Today was the first day in a very long time where I finally felt like I broke out of that turbulent cloud, and could see beyond the haze. The beautiful mountains across the river, that really aren't that beautiful most days because you cannot see through the pollution, were so beautifully visible. I knew the air quality here affected me on a daily basis, but I always just thought about my burning eyes, short breaths, and glasses never ever looking clean. But I realized today it is a lot more than that. It keeps me from living the life I want to live. I went for a run today for only the second time since I moved to China in August. I forgot what a luxury it was to do something so simple, that I had always taken for granted. I felt alive. I could take a deep breath and be happy that I did so. I could look across the river and smile, rather than scowl in disgust. Today was a blessing and a curse. A blessing because it did feel so good to have clean air, blue skies, and the sun shinning, but a curse because this was a rare treat, and not the norm.
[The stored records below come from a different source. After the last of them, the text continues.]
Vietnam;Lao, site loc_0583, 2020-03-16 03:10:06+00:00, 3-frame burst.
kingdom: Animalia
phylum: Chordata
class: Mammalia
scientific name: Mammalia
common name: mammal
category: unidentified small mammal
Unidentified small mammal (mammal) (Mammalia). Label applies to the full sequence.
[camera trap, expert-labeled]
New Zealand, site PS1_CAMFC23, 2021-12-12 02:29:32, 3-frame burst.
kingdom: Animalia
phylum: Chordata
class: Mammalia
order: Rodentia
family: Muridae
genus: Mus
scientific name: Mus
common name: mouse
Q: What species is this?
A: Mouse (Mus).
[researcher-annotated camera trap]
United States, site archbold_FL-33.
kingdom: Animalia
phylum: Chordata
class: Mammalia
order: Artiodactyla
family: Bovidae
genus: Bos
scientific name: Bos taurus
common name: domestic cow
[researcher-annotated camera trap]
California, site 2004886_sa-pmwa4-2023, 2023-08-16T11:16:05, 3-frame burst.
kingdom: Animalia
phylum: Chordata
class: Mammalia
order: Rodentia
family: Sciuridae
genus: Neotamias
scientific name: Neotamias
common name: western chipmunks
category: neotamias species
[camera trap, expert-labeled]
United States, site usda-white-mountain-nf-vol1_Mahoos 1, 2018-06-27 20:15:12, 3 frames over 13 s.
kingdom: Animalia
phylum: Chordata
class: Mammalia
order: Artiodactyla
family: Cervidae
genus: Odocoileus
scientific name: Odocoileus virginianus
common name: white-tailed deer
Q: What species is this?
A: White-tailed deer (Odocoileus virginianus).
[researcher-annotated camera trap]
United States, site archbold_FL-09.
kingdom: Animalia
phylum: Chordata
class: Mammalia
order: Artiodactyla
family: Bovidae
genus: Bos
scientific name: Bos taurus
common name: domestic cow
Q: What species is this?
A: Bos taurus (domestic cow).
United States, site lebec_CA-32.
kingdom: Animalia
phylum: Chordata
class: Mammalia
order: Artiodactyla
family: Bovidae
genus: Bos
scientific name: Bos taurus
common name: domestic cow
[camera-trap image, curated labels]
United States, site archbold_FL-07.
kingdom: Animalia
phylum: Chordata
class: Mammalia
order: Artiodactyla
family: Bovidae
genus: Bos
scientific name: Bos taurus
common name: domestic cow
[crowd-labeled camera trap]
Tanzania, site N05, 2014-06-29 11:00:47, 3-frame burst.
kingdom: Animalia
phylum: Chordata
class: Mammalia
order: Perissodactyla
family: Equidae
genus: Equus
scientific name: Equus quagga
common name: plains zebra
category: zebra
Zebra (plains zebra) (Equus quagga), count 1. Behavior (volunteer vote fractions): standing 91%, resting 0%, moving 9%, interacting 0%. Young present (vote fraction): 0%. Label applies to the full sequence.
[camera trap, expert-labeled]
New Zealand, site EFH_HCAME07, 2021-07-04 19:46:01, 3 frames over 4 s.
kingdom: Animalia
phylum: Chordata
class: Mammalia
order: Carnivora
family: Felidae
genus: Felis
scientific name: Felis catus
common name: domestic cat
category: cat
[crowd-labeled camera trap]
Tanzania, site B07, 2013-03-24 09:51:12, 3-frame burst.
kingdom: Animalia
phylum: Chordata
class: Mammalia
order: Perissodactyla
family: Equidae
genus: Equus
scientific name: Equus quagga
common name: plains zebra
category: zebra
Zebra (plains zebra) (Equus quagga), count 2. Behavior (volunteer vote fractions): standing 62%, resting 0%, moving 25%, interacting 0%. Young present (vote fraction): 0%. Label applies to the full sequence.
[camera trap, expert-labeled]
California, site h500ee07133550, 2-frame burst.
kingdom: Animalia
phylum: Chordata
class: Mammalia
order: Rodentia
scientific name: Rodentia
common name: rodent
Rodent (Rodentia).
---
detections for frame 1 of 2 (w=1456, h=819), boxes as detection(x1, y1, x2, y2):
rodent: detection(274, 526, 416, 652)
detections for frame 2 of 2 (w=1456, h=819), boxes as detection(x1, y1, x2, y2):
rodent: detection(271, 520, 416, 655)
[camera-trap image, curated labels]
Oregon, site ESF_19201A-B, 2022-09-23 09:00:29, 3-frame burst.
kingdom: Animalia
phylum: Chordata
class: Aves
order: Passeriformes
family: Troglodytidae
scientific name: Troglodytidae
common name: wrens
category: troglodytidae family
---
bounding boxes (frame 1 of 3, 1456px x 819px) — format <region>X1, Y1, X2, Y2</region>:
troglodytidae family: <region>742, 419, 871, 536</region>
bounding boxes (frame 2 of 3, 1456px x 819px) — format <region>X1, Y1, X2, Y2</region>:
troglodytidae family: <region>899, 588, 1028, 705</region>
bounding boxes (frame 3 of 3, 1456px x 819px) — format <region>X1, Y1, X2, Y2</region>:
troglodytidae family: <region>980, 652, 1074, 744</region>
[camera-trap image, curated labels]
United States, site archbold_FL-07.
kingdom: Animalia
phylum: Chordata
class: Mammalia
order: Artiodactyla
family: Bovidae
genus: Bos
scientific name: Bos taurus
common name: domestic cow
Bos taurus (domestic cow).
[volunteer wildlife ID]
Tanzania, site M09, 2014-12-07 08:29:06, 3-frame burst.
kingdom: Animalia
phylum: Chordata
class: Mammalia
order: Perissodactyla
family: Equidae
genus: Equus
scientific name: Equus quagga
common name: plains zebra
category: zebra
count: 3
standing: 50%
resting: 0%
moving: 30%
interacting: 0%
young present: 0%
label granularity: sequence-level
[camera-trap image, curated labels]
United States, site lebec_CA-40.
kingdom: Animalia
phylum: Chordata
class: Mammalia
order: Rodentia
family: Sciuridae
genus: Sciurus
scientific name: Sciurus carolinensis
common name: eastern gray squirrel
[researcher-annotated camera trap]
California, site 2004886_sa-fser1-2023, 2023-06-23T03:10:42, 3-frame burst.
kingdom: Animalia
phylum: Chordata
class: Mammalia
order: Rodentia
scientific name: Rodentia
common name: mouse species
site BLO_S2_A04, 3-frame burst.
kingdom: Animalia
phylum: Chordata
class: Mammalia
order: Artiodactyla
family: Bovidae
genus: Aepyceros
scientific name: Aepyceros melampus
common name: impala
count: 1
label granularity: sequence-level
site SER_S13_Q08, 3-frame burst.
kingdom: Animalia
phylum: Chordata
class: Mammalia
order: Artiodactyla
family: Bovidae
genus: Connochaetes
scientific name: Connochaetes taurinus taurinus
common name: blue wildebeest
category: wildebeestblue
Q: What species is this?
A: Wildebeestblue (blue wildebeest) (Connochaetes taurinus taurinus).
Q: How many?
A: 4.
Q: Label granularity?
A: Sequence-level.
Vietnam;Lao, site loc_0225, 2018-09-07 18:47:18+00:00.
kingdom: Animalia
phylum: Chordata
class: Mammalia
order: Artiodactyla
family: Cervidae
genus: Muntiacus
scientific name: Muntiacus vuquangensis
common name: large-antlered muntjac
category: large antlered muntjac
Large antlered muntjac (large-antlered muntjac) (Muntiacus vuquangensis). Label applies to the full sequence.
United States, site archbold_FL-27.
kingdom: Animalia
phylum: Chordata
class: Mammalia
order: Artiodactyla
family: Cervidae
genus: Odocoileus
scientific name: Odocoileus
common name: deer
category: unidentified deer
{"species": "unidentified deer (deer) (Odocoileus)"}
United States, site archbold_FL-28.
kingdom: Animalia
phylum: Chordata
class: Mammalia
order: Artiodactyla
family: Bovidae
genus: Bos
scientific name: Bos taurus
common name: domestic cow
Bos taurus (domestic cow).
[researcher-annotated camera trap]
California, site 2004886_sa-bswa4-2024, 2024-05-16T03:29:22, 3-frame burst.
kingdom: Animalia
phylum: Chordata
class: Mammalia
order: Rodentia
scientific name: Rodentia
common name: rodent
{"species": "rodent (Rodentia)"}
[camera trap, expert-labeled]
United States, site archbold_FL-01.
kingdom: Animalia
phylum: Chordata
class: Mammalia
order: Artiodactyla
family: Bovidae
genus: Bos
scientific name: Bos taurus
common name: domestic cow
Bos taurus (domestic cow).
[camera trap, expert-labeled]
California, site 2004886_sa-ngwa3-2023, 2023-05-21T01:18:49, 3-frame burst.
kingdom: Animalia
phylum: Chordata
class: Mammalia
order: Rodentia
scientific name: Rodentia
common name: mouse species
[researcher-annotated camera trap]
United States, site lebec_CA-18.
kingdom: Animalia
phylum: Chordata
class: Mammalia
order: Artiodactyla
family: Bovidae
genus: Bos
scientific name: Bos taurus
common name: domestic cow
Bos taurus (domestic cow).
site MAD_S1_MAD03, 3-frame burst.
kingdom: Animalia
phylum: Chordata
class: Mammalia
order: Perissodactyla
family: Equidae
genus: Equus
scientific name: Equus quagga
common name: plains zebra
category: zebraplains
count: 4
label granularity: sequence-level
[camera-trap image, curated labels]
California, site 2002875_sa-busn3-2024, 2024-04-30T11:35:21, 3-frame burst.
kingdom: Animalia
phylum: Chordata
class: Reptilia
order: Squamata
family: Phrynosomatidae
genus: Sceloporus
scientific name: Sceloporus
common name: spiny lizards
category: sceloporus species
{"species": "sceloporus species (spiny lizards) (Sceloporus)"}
It's been a really long time since I have written on my blog, and I think it has been in big part because I have not felt inspired to share much. Yes, we've done some amazing trips in China and seen some spectacular things, but the day to day things that made me feel so alive and connected while living in Hungary just haven't surfaced here. And although what I'm writing now is not exciting or inspiring, I think I was finally able to poke my head through this hazy space for long enough to see the world I'm living in a little more clearly.
I have missed reading your blog posts, now after having read this one I understand why they have not been more frequent. It is quite a change in the day to day quality of your life. Take care of yourselves.